THE EXERCISE:
Please repeat all of the lines that follow, exactly as written.

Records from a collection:
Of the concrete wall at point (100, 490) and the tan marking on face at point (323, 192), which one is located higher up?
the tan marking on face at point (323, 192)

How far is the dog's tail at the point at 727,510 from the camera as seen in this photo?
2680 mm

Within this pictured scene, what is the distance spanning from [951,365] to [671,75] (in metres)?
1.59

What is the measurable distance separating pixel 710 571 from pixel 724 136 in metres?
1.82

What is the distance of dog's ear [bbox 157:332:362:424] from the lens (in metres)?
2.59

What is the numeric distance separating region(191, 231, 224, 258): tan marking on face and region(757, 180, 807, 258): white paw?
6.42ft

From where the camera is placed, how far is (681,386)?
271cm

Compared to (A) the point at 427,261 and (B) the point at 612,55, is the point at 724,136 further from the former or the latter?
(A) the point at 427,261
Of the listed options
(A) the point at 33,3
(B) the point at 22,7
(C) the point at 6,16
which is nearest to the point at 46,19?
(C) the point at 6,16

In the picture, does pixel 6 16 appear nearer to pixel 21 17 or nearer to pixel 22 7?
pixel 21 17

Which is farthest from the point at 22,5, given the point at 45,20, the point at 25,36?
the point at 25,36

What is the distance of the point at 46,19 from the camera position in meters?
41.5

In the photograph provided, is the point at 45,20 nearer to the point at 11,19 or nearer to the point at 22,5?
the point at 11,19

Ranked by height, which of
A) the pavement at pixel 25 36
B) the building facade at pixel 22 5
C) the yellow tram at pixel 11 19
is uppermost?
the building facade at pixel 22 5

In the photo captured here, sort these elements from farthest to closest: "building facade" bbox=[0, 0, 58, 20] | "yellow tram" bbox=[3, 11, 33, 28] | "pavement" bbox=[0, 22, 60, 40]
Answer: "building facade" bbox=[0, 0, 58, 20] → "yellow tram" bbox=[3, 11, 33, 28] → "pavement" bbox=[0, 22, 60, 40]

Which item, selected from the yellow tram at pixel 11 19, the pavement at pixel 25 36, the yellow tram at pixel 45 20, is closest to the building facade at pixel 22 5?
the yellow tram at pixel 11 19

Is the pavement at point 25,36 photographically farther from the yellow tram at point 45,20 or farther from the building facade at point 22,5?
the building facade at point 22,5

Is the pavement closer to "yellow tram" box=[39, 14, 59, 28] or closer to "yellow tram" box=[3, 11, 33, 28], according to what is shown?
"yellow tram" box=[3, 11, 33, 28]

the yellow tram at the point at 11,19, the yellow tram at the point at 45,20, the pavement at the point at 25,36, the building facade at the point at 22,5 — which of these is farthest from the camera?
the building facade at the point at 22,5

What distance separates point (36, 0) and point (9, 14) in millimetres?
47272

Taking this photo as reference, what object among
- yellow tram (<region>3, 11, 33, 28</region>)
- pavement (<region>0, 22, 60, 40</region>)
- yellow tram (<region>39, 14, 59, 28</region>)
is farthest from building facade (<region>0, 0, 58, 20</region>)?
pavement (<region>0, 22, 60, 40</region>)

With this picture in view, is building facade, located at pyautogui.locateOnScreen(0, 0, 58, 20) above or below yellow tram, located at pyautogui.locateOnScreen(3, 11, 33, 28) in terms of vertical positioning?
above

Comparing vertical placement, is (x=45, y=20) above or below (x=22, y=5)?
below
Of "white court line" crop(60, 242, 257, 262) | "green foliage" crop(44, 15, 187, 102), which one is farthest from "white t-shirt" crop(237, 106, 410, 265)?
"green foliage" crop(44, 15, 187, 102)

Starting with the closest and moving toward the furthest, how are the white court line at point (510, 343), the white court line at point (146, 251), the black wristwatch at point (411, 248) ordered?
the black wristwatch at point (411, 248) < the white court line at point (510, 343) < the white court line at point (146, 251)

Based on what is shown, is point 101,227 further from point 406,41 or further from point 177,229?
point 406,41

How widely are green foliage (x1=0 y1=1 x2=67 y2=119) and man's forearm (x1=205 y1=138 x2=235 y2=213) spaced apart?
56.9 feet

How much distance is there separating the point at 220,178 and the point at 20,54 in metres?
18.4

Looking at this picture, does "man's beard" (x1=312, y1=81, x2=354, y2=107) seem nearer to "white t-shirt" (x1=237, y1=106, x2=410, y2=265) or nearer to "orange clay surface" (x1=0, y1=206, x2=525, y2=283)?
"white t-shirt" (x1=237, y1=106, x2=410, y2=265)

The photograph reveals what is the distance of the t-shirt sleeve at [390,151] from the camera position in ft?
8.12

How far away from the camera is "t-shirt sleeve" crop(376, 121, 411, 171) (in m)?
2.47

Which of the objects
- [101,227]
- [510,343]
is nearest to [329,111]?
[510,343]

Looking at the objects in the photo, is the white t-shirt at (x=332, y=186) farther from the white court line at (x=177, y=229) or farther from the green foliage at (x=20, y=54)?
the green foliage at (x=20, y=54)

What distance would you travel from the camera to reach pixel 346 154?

EXERCISE OUTPUT:
Of the concrete wall at point (100, 490) and the tan marking on face at point (323, 192), which one is located higher up?
the tan marking on face at point (323, 192)

How far is the dog's tail at the point at 727,510 from the camera as seen in this photo?
2680 mm

Within this pictured scene, what is the distance spanning from [951,365] to [671,75] (in metres)?
1.59

What is the measurable distance separating pixel 710 571 from pixel 724 136 in metres?
1.82

What is the distance of dog's ear [bbox 157:332:362:424] from the lens (in metres)?
2.59

What is the numeric distance separating region(191, 231, 224, 258): tan marking on face and region(757, 180, 807, 258): white paw?
6.42ft

From where the camera is placed, how far is (681,386)?
271cm

Compared to (A) the point at 427,261 and (B) the point at 612,55, is the point at 724,136 further from the former or the latter?
(A) the point at 427,261
Of the listed options
(A) the point at 33,3
(B) the point at 22,7
(C) the point at 6,16
which is nearest to the point at 46,19?
(C) the point at 6,16

In the picture, does pixel 6 16 appear nearer to pixel 21 17 or nearer to pixel 22 7?
pixel 21 17

Which is farthest from the point at 22,5, given the point at 45,20, the point at 25,36?
the point at 25,36

What is the distance of the point at 46,19 from the camera position in meters?
41.5

In the photograph provided, is the point at 45,20 nearer to the point at 11,19 or nearer to the point at 22,5?
the point at 11,19

Ranked by height, which of
A) the pavement at pixel 25 36
B) the building facade at pixel 22 5
C) the yellow tram at pixel 11 19
is uppermost?
the building facade at pixel 22 5

In the photo captured here, sort these elements from farthest to closest: "building facade" bbox=[0, 0, 58, 20] | "yellow tram" bbox=[3, 11, 33, 28] | "pavement" bbox=[0, 22, 60, 40]
Answer: "building facade" bbox=[0, 0, 58, 20] → "yellow tram" bbox=[3, 11, 33, 28] → "pavement" bbox=[0, 22, 60, 40]

Which item, selected from the yellow tram at pixel 11 19, the pavement at pixel 25 36, the yellow tram at pixel 45 20, is closest to the building facade at pixel 22 5?
the yellow tram at pixel 11 19

Is the pavement at point 25,36 photographically farther from the yellow tram at point 45,20 or farther from the building facade at point 22,5?
the building facade at point 22,5

Is the pavement closer to "yellow tram" box=[39, 14, 59, 28] or closer to "yellow tram" box=[3, 11, 33, 28], according to what is shown?
"yellow tram" box=[3, 11, 33, 28]

the yellow tram at the point at 11,19, the yellow tram at the point at 45,20, the pavement at the point at 25,36, the building facade at the point at 22,5 — which of these is farthest from the camera?
the building facade at the point at 22,5

What distance separates point (36, 0) and point (9, 14) in millimetres?
47272

Taking this photo as reference, what object among
- yellow tram (<region>3, 11, 33, 28</region>)
- pavement (<region>0, 22, 60, 40</region>)
- yellow tram (<region>39, 14, 59, 28</region>)
is farthest from building facade (<region>0, 0, 58, 20</region>)?
pavement (<region>0, 22, 60, 40</region>)

With this picture in view, is building facade, located at pyautogui.locateOnScreen(0, 0, 58, 20) above or below yellow tram, located at pyautogui.locateOnScreen(3, 11, 33, 28) in terms of vertical positioning?
above

Comparing vertical placement, is (x=45, y=20) above or below (x=22, y=5)?
below
Of "white court line" crop(60, 242, 257, 262) | "green foliage" crop(44, 15, 187, 102), which one is farthest from "white t-shirt" crop(237, 106, 410, 265)?
"green foliage" crop(44, 15, 187, 102)

Starting with the closest and moving toward the furthest, how are the white court line at point (510, 343), the white court line at point (146, 251), the black wristwatch at point (411, 248) ordered?
the black wristwatch at point (411, 248) < the white court line at point (510, 343) < the white court line at point (146, 251)

Based on what is shown, is point 101,227 further from point 406,41 or further from point 177,229?
point 406,41

How widely are green foliage (x1=0 y1=1 x2=67 y2=119) and man's forearm (x1=205 y1=138 x2=235 y2=213) spaced apart?
56.9 feet

How much distance is there separating the point at 220,178 and the point at 20,54 in metres?
18.4

Looking at this picture, does "man's beard" (x1=312, y1=81, x2=354, y2=107) seem nearer to "white t-shirt" (x1=237, y1=106, x2=410, y2=265) or nearer to "orange clay surface" (x1=0, y1=206, x2=525, y2=283)?
"white t-shirt" (x1=237, y1=106, x2=410, y2=265)

The photograph reveals what is the distance of the t-shirt sleeve at [390,151] from the camera position in ft?
8.12

How far away from the camera is "t-shirt sleeve" crop(376, 121, 411, 171) (in m)?
2.47

Which of the objects
- [101,227]
- [510,343]
is nearest to [329,111]?
[510,343]

Looking at the objects in the photo, is the white t-shirt at (x=332, y=186) farther from the white court line at (x=177, y=229) or farther from the green foliage at (x=20, y=54)?
the green foliage at (x=20, y=54)

What distance would you travel from the camera to reach pixel 346 154?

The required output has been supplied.